I had high BP consistantly there for almost a year due to "something" the ME was doing .. (originally I'd had very low BP all my life and in my early ME years eg 80/60). Nowdays I have severely swinging BP due to the type of POTS I have which spikes my BP up when Im upright. I swing between 60/40 to 197/136 . I never know what my BP will do when I stand, it can be up that high in 1min of standing thou but has been seen to ditch too at standing.

 

[sueami]

@Kimsie, a quick question for you. DH picked up some Niacinamide for me (I already had D ribose) and I'd like to start trying to support NADH or whichever compound those support.

All I know about niacin is that it is used to quench overmethylation by sopping up methyl groups.

How do I take it in a way that won't hamper my ongoing (and pricey) methylation support, which I feel has benefited me enormously to date?

I take about 3 g mfolate a day, divided, and I have a 1 mg subq mb12 shot I take (though I've just finished a bottle and could delay starting the next) and some b12 transdermal oils (mb12 and a mb12/adb12 blend) I take that provide another 1-2g b12 absorbed, plus an 8.6 g dibencozide sublingual I take every other day or so.

 

[Kimsie]

@Kimsie, a quick question for you. DH picked up some Niacinamide for me (I already had D ribose) and I'd like to start trying to support NADH or whichever compound those support.

All I know about niacin is that it is used to quench overmethylation by sopping up methyl groups.

How do I take it in a way that won't hamper my ongoing (and pricey) methylation support, which I feel has benefited me enormously to date?

I take about 3 g mfolate a day, divided, and I have a 1 mg subq mb12 shot I take (though I've just finished a bottle and could delay starting the next) and some b12 transdermal oils (mb12 and a mb12/adb12 blend) I take that provide another 1-2g b12 absorbed, plus an 8.6 g dibencozide sublingual I take every other day or so.

I really don't think that taking 250-500 mg of niacinamide a couple times a day is going to mess up your methylation, but you will just have to see how it makes you feel. If you feel worse, then cut back. It looks to me as if you are taking plenty of B12 and folate for methylation purposes.

I think that sometimes what is referred to as overmethylation is actually just the effects of not having enough niacin because with these illnesses I think the body wants to, and needs to increase the NAD/NADH and NADP/NADPH pools.
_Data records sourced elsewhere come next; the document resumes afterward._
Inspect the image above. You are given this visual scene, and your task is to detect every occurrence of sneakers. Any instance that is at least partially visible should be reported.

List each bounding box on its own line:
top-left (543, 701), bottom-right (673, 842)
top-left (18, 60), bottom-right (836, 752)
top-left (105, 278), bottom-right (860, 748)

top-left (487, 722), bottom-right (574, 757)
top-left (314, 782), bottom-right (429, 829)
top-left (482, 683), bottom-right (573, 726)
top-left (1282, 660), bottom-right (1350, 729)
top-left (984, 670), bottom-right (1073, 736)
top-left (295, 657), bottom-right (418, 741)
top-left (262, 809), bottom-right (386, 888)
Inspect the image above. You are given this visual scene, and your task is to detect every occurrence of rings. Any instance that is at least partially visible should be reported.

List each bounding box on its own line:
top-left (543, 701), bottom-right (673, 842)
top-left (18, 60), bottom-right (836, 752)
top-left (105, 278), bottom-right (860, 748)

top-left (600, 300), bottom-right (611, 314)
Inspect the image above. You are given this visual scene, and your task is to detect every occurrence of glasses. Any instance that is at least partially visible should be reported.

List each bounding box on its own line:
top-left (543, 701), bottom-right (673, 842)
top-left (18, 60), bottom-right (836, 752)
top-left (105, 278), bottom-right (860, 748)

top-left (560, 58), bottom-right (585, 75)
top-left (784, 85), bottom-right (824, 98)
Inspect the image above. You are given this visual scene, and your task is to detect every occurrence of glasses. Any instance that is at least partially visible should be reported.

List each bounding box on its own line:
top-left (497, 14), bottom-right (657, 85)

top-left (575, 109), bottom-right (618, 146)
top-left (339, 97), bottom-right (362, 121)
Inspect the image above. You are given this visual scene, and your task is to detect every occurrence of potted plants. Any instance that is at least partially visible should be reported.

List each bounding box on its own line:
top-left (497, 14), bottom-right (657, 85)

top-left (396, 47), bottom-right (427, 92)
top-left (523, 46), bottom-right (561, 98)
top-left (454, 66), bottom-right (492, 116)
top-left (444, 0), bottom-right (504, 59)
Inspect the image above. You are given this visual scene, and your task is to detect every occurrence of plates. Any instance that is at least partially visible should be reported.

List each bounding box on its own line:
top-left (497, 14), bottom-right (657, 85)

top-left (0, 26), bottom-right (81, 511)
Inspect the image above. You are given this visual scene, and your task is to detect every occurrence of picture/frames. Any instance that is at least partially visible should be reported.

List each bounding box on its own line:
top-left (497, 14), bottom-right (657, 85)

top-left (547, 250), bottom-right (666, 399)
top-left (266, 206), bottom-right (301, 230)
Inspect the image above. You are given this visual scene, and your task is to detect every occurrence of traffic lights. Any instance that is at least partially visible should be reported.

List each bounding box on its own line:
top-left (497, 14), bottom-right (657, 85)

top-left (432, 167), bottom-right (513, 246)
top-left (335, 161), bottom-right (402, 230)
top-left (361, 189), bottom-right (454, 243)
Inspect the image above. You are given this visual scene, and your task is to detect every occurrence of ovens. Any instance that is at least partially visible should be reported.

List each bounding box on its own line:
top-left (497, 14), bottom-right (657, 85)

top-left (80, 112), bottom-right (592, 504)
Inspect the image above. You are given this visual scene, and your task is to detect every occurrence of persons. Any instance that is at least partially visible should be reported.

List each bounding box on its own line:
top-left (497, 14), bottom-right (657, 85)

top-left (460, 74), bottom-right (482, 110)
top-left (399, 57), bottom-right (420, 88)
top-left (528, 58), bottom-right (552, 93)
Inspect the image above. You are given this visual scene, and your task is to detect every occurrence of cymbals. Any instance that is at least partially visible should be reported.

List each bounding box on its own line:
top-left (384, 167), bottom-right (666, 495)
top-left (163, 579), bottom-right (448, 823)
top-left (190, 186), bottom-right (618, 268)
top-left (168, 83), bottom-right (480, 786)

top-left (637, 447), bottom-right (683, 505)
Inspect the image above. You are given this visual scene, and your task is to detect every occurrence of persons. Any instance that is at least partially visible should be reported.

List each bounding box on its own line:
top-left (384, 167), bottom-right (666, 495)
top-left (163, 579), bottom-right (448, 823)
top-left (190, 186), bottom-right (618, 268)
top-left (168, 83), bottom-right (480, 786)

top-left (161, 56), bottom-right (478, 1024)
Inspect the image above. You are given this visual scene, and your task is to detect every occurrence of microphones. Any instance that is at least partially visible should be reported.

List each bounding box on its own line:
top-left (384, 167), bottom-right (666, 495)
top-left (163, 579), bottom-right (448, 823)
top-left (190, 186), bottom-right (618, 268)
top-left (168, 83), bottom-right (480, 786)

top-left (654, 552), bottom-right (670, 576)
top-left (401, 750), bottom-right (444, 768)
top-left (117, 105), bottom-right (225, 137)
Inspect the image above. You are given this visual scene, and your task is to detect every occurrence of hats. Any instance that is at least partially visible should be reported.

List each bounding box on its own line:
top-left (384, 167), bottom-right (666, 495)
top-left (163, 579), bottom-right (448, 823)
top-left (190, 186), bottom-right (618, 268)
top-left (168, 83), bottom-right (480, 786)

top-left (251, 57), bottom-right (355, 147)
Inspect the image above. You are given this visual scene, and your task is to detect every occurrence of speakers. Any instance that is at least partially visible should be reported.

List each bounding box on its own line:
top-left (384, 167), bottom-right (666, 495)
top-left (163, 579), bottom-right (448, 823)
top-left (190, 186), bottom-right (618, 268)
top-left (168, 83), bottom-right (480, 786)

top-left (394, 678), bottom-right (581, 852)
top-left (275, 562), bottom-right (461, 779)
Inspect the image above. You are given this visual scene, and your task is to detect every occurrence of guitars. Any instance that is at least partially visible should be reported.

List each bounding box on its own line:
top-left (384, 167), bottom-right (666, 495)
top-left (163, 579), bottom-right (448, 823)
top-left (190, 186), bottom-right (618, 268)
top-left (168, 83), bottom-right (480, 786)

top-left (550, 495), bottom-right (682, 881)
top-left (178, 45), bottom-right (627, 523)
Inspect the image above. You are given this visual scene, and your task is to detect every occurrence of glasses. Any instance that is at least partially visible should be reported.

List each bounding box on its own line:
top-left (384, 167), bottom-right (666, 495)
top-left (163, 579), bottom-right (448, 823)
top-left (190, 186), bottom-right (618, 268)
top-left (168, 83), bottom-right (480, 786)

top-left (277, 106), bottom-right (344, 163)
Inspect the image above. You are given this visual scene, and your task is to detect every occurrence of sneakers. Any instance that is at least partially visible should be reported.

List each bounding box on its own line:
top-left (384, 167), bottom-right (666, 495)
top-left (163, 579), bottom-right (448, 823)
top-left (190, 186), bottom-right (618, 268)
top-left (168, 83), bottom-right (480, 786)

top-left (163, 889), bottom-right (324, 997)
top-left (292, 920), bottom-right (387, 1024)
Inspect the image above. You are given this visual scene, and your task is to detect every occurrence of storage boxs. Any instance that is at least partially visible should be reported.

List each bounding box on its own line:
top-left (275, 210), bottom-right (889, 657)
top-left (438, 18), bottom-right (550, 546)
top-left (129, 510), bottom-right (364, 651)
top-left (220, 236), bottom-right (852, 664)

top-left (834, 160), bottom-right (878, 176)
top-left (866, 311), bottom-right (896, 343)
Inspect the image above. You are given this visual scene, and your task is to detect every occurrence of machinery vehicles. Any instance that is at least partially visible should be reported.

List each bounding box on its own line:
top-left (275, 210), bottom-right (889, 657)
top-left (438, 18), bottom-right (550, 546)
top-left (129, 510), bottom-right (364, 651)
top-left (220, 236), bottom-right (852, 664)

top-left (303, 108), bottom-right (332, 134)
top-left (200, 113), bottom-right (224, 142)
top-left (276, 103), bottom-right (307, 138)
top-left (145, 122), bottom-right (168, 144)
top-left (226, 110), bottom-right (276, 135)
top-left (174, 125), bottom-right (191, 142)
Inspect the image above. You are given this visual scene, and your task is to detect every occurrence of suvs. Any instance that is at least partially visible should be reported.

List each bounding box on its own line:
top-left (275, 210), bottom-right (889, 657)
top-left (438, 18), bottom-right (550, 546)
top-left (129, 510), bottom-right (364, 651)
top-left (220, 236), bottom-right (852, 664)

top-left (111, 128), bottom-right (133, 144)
If the niacinamide and ribose make you feel better the temptation will be to increase your activity as much as you can, but I think it would be better to keep your total activity time the same for a couple of weeks before increasing at all.

 

[Gondwanaland]

I seem to feel worse on niacinamide. I think it's because it slows down Phase I. I feel better on niacin.

 

[adreno]

I feel worse if I go over 250mg niacinamide per day, and I find that my need for folate increases dramatically. So in my experience, it can definitely interfere with methylation.